High Availability
kipuka provides multi-CA high availability at the application layer. When a Certificate Authority backend becomes unavailable—whether due to HSM failure, Dogtag server downtime, or certificate expiration—kipuka can automatically failover to an alternate CA. This ensures continuous certificate enrollment even when individual CA components fail.
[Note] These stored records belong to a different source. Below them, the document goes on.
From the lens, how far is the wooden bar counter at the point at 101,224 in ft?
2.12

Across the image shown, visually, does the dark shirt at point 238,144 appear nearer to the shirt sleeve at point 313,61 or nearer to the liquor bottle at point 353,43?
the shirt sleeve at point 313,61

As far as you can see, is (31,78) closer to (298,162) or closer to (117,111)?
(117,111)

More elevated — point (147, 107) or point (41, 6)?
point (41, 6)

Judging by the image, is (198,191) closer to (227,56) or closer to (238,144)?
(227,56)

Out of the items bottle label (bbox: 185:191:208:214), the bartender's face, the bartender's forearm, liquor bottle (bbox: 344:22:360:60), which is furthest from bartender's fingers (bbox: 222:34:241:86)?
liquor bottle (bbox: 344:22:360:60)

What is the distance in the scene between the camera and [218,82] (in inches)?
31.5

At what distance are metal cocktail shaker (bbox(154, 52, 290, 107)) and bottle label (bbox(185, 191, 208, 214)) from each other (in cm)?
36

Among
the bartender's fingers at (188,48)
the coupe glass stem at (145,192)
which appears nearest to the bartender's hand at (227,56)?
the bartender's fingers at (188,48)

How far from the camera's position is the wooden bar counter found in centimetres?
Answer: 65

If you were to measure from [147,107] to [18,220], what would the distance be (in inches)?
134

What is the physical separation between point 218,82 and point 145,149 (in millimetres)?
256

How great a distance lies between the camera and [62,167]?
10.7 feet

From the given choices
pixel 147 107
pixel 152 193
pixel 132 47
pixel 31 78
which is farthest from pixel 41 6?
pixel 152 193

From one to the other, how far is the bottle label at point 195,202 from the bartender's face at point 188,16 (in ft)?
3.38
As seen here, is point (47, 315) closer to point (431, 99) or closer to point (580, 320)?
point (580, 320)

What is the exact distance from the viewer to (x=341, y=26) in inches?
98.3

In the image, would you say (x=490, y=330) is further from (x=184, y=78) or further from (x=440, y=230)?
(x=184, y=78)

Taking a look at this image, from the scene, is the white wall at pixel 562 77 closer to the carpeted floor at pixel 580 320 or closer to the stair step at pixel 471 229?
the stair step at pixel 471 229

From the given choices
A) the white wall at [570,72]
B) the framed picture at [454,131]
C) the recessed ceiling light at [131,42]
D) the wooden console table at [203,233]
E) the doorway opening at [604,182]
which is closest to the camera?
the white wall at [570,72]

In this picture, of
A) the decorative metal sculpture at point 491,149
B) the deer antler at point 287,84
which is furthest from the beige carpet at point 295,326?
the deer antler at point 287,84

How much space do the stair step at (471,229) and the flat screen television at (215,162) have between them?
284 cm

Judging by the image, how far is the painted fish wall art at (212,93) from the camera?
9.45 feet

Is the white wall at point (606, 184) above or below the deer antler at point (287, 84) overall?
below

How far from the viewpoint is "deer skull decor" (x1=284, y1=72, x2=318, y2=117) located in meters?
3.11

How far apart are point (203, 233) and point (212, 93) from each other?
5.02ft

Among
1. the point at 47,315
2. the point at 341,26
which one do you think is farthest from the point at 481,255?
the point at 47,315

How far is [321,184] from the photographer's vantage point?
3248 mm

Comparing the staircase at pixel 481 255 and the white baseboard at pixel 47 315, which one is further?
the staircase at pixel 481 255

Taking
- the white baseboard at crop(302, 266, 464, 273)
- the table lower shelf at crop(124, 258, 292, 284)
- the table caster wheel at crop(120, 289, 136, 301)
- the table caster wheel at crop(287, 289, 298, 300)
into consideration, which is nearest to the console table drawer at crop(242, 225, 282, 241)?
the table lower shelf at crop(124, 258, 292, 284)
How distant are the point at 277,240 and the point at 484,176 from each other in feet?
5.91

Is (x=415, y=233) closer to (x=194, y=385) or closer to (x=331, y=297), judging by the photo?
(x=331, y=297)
High availability is configured through [ha] and [[ha.group]] sections in the configuration file.
Overview
Traditional PKI deployments often rely on infrastructure-level HA (load balancers, database replication) for a single CA. kipuka takes a different approach: it treats each CA as an independent backend and implements application-layer failover logic. This allows:
- Heterogeneous CA backends: Mix HSM-backed CAs with file-based CAs, or Dogtag with other implementations
- Gradual migration: Route a percentage of traffic to a new CA while maintaining the old one
- Geographic distribution: Route requests to the nearest or fastest CA
- Independent failure domains: HSM failure doesn’t take down file-based backup CAs
When a CA fails, kipuka’s circuit breaker immediately stops routing requests to it and redistributes traffic to healthy CAs in the same group. When the failed CA recovers, kipuka automatically reintegrates it based on the configured strategy.
Failover Strategies
kipuka supports four failover strategies, selectable globally via [ha] or per-group via [[ha.group]]:
active-passive
The primary CA handles all requests. If it fails, the secondary takes over. When the primary recovers, traffic automatically returns to it.
Use when:
- You have a clear primary CA (e.g., HSM-backed) and want a hot standby
- You need predictable CA assignment for audit or compliance
- Your CAs have different trust levels or security characteristics
Behavior:
- All requests routed to the first healthy CA in the group
- On failure, immediately switch to the next CA
- On recovery, immediately switch back to the primary
round-robin
Requests are distributed evenly across all healthy CAs in the group. Any failure removes that CA from rotation until it recovers.
Use when:
- All CAs in the group have equivalent capacity and trust
- You want to distribute load across multiple CAs
- You need to maximize utilization of all CA backends
Behavior:
- Each request goes to the next CA in a circular list
- Failed CAs are skipped in the rotation
- Load is balanced evenly across all healthy CAs
weighted
Requests are distributed according to configured weights (e.g., 80% to CA1, 20% to CA2). Allows proportional load distribution.
Use when:
- CAs have different capacities (e.g., HSM vs. software)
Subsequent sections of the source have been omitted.